> **Work instructions**
Convert the data below into a JSON list of strings, one string per line and no blank lines, starting at the line containing "Which holds a" and continuing through the end of the data.

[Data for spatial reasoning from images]
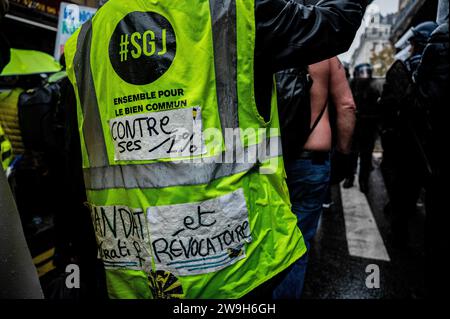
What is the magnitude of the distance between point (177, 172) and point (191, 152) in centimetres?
8

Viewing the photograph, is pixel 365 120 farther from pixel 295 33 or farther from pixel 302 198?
pixel 295 33

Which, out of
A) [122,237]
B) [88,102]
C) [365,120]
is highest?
[88,102]

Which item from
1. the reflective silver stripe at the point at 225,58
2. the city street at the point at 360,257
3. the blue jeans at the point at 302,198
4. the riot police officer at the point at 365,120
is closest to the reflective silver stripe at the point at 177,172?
the reflective silver stripe at the point at 225,58

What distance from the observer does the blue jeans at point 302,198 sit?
2.15m

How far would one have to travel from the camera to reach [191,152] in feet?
3.63

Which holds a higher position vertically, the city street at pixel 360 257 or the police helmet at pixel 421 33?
the police helmet at pixel 421 33

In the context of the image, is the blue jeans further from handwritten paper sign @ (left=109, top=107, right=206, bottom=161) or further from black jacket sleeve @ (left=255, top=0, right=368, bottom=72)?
handwritten paper sign @ (left=109, top=107, right=206, bottom=161)

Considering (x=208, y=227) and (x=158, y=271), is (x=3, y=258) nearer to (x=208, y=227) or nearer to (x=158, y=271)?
(x=158, y=271)

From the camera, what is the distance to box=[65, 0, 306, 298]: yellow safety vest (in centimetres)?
110

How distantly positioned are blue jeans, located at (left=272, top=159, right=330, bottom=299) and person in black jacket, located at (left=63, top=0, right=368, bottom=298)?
3.22 ft

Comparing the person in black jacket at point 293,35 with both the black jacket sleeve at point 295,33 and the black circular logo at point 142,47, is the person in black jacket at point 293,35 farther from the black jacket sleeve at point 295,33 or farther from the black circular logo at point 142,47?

> **Expected answer**
[
  "Which holds a higher position vertically, the city street at pixel 360 257 or the police helmet at pixel 421 33?",
  "the police helmet at pixel 421 33",
  "In the context of the image, is the blue jeans further from handwritten paper sign @ (left=109, top=107, right=206, bottom=161) or further from black jacket sleeve @ (left=255, top=0, right=368, bottom=72)?",
  "handwritten paper sign @ (left=109, top=107, right=206, bottom=161)",
  "Considering (x=208, y=227) and (x=158, y=271), is (x=3, y=258) nearer to (x=208, y=227) or nearer to (x=158, y=271)?",
  "(x=158, y=271)",
  "From the camera, what is the distance to box=[65, 0, 306, 298]: yellow safety vest (in centimetres)?",
  "110",
  "How distantly positioned are blue jeans, located at (left=272, top=159, right=330, bottom=299) and person in black jacket, located at (left=63, top=0, right=368, bottom=298)?",
  "3.22 ft",
  "Comparing the person in black jacket at point 293,35 with both the black jacket sleeve at point 295,33 and the black circular logo at point 142,47, is the person in black jacket at point 293,35 farther from the black jacket sleeve at point 295,33 or farther from the black circular logo at point 142,47?"
]